Kidney and McNaughton have, in all probability, assembled the best coaching team ever to take charge of any Ireland side, period. They are all, also, ambitious men, who for all the homespun one-game-at-a-time, back-to-square-one philosophy, clearly have one eye on the World Cup.
Unlike, say, Scotland and Wales, Ireland have never reached a semi-final, and in two of the last three World Cups haven’t even reached the quarter-finals. At the very least, they don’t want to go there with a team over the hill or with just 15 players and no squad, per se, to utilise.
The composition of the 39-man squad for this series hinted as much, though it could be that some of those left out of the 39-man squad are being spared the miles.
“Well, we’re multi-tasking. So what we did was ask the union for extra matches,” he says, pointing to the A game against the full Tongan side next Friday, and how to mix and match between players of contrasting maturity and experience.
“If you put out 15 sprogs that’s unfair on them. If you put out 15 experienced fellas, who are playing week-in, week-out, you’re better off maybe, like a vintage car, reducing the mileage and getting them there. Yeah, we’ve a plan in place, but the plan is to concentrate on every match as it comes. When we play Australia, it won’t be with an eye to playing them in two years’ time.”
This time a year ago, the coaching ticket were still getting to know each other, but you’d imagine strong bonds and friendships having been built for life in the intervening 12 months.
“Last year, some of us knew one other slightly better than others, but everybody sort of knew everybody else so there was a lot of respect there from day one. If you spend the number of hours (together) we do I suppose you’d have to be getting on. We enjoy one another’s company; that’s probably what’s made the meetings go on so long.”

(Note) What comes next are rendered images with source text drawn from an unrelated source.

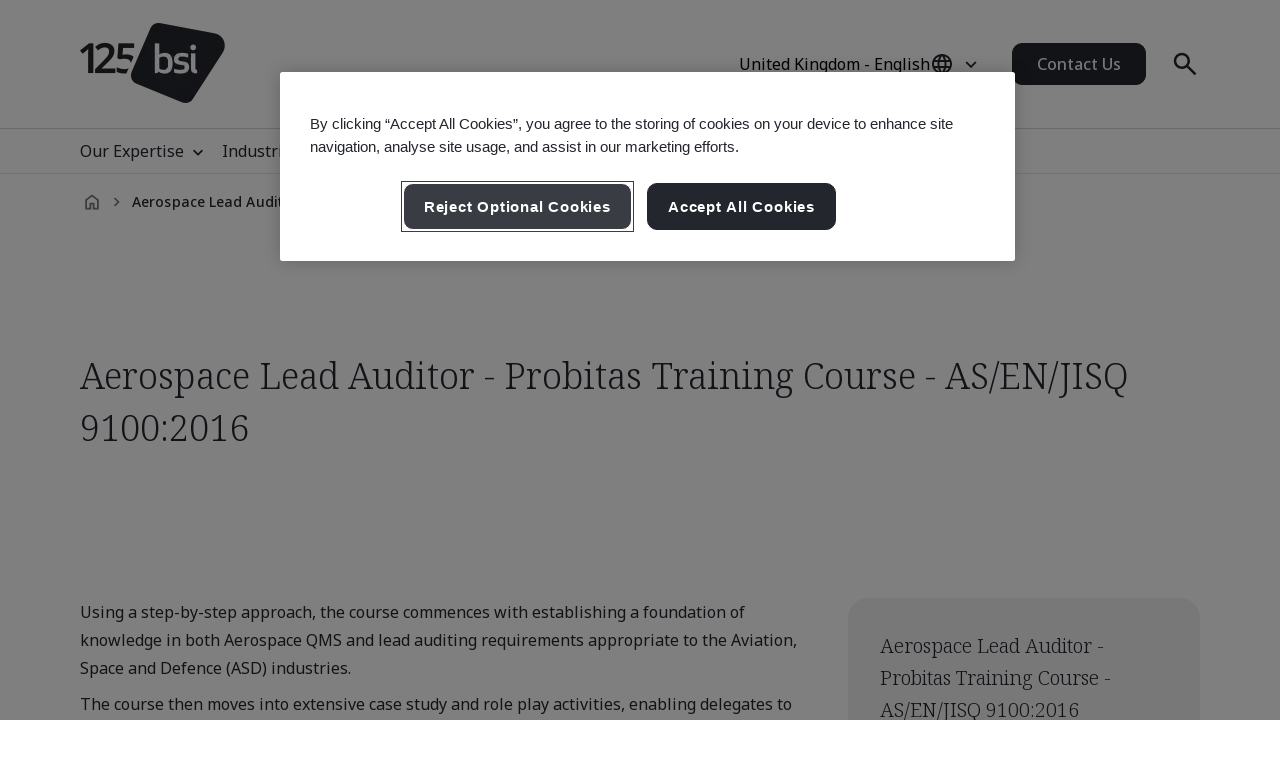

--- FILE ---
content_type: application/javascript
request_url: https://www.bsigroup.com/build/assets/index-CMNMAuKK.js
body_size: 14
content:
const c=document.querySelector('section[data-component="hero-general-pages-block"]'),i=document.querySelector(".course-info"),o=document.querySelector(".course-info-bar .course-promo"),r=o.parentNode.tagName==="A"?o.parentNode:o,s=()=>{if(!c||!r)return;const e=c.querySelector(".container");if(!e)return;const n=e.querySelector(".content-inner");if(!n)return;e.classList.add("course-promo-injection"),n.insertAdjacentHTML("afterend",'<div class="content-inner course-promo-injection-block"></div>');const t=document.querySelector(".course-promo-injection-block");t&&t.insertAdjacentElement("afterbegin",r)};i&&s();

Such has been the progress made that they are now, on the formbook, the leaders of the European pack, but like all leaders of the pack, if they stand still they’ll be overtaken. Ireland’s game has to evolve further.
As ever under Kidney, Ireland will not try to do things they can’t do. “It’s not like we’re the be-all and end-all. We won a competition last year but we’re the same people we were this time 12 months ago.
“We’re now more of a target in other people’s eyes, we’re now more analysed, more so more of our failings will be spotted, more of our warts will be attacked. So, can we get stronger within that? Look at how we play. Do we change it just for the sake of changing it, no? But we look to change it to bring out our strengths a little bit more.
“We must play like any Irish team, we must just play smart,” he says, chuckling in recognition of the odds which are usually stacked against any national team from this island.
“Because if we go out and say ‘well, this is our game and we’re good enough to beat anybody playing this way’, we’re going to get hammered. In fairness to the soccer team, they’re playing to their strengths. Everybody might like to see the beautiful game but it’s a difficult thing to put together depending on the quality of the team you’re playing against.”
This time last year, as well, Kidney was approaching his first proper match week after six months in the job. The lengthy longueurs between the three blocks of matches – November, Six Nations and summer tours – is still something that he struggles to enjoy.
“I could have done nothing since last March but I’m really glad I did May (the Tests against the USA and Canada) and the Churchill Cup, for all sorts of reasons. It’s one of the sacrifices of the job. I miss the day-to-day stuff.”
He’ll love this month so. What will make for a good November 2009? “You probably won’t like me for this,” he forewarns, “a good month will be where we can look ourselves in the face and say we gave it everything. That seems like a cliché but you try and see what’s the underlying thing in your book.
“I’d like to think that’s what the underlying thing is. And I didn’t hear one person say anything acrimonious about the Tipperary hurling team this year. An absolutely brilliant sporting day.”
Honesty of effort and performance. The Kidney Way. It’s served him and us well so far.